Reduce watering to about half the usual amount and remove dead flower stems.
After three or four weeks at reduced watering gently dig up the tuber, remove any remaining leaves, trim away any dead or rotted roots, and rinse well under tepid water.
Place the tuber in a small plastic container or Ziplock bag with about a cup of moistened perlite or vermiculite and store in a cool, dark place.
The ideal rest temperature would be around 10 - 120 degrees C – the refrigerator is much too cold!
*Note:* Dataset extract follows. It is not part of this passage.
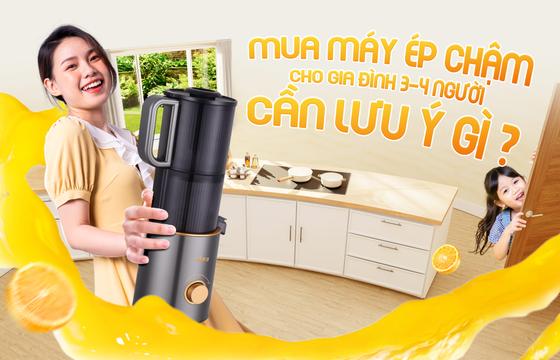 6 lưu ý khi chọn mua máy ép chậm cho gia đình 3-4 người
Try a protected area like the garage. 
Put a "note to self"Check your tuber for new growth every month or so.
When new sprouts appear (usually 3 months  it’s time to repot the tuber in fresh medium and enjoy the flowering cycle again.
 
Most likely, listeners to this program will be growing their gloxinias indoors unless you’re living in a sub-tropical or tropical climate.Indoors, gloxinias rarely develop diseases, but do get the occasional fungal problem such as gray mold and crown rot if the leaves are splashed frequently with water.
Avoid watering from overhead, and don’t use cold water, which can cause leaf problems, as with African Violets.
Tepid water is the go.
Mites and thrips are common house plant pests that can also attack gloxinias and African violets causing the leaves to either curl under or have a bumpy appearance.
You can try and control the pests with soapy water, or with insecticidal soap spray.
Don’t forget to pick off heavily damaged leaves.